**** TEXT EXCERPT

My goal now is to implement a local client-side mpeg-dash player, using dash.js and configure it to be as close as possible to live.
my code for that is:
<!doctype html>
<html>
<head>
<title>Dash.js Rocks</title>
<style>
video {
width: 640px;
height: 480px;
}
</style>
</head>
<body>
<div>
<video autoplay="" id="videoPlayer" controls=""></video>
</div>
<script src="https://cdnjs.cloudflare.com/ajax/libs/dashjs/3.0.2/dash.all.min.js"></script>
<script>
(function(){
// var url = "https://dash.akamaized.net/envivio/EnvivioDash3/manifest.mpd";
var url = "http://localhost:8888/live/office/index.mpd";
var player = dashjs.MediaPlayer().create();
// config
targetLatency = 2.0; // Lowering this value will lower latency but may decrease the player's ability to build a stable buffer.
minDrift = 0.05; // Minimum latency deviation allowed before activating catch-up mechanism.
catchupPlaybackRate = 0.5; // Maximum catch-up rate, as a percentage, for low latency live streams.
stableBuffer = 2; // The time that the internal buffer target will be set to post startup/seeks (NOT top quality).
bufferAtTopQuality = 2; // The time that the internal buffer target will be set to once playing the top quality.
player.updateSettings({
'streaming': {
'liveDelay': 2,
'liveCatchUpMinDrift': 0.05,
'liveCatchUpPlaybackRate': 0.5,
'stableBufferTime': 2,
'bufferTimeAtTopQuality': 2,
'bufferTimeAtTopQualityLongForm': 2,
'bufferToKeep': 2,
'bufferAheadToKeep': 2,
'lowLatencyEnabled': true,
'fastSwitchEnabled': true,
'abr': {
'limitBitrateByPortal': true
},
}
});
console.log(player.getSettings());
setInterval(() => {
console.log('Live latency= ', player.getCurrentLiveLatency());
console.log('Buffer length= ', player.getBufferLength('video'));
}, 3000);
player.initialize(document.querySelector("#videoPlayer"), url, true);
})();
</script>
</body>
</html>
with the online test video (https://dash.akamaized.net/envivio/EnvivioDash3/manifest.mpd) I see that the live latency value is close to 2 secs (but I have no way to actually confirm it. it's a video file streamed. in my office I have a camera so I can actually compare latency between real-life and the stream I get).
however when working locally with my NMS, it seems this value does not want to go below 20-25 seconds.
Am I doing something wrong? any configuration on the player (client-side html) I'm forgetting?
or is there a missing configuration I should add on the server side (NMS) ?
HLS and MPEG DASH are not particularly low latency as standard and the figures you are getting are not unusual.
Some examples from a publicly available DASH forum document (linked below) include:
Given the resources of some of these organisations, the results you have achieved are not bad!
There is quite a focus in the streaming industry at this time on enabling lower latency, the target being to come as close as possible to traditional broadcast latency.

********

■ TASKS AND EXERCISES
1 > For each statement, say whether the forum thread agrees with it. Answer yes or no, and quote the deciding words. (a) The player settings give 'liveDelay' a value of 2. (b) With the local server, the measured latency falls below 20 seconds. (c) The reply calls HLS and MPEG DASH low latency as standard.
2 > Extract from the forum thread the passage that opens with the words containing "however when working" and closes with "are not unusual.".
The material that comes next stands apart from the forum thread.

**** RAW RECORDS

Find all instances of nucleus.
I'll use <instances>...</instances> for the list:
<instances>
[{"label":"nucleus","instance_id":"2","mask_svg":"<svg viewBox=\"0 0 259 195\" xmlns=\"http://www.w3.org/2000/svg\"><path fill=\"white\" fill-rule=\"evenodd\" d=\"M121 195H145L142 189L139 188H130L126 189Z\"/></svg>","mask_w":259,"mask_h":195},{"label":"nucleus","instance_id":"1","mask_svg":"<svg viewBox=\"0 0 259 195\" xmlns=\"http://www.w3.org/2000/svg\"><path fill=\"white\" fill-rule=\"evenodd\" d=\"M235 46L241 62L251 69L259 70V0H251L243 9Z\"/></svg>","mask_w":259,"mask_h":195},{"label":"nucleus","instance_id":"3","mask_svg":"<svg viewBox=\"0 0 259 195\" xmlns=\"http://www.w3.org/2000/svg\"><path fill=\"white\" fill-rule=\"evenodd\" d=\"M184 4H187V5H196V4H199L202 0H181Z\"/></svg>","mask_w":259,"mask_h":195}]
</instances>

********

■ THE RESULTS
1 >
(a) Yes: "'liveDelay': 2,"
(b) No: "it seems this value does not want to go below 20-25 seconds."
(c) No: "HLS and MPEG DASH are not particularly low latency as standard"

2 >
however when working locally with my NMS, it seems this value does not want to go below 20-25 seconds.
Am I doing something wrong? any configuration on the player (client-side html) I'm forgetting?
or is there a missing configuration I should add on the server side (NMS) ?
HLS and MPEG DASH are not particularly low latency as standard and the figures you are getting are not unusual.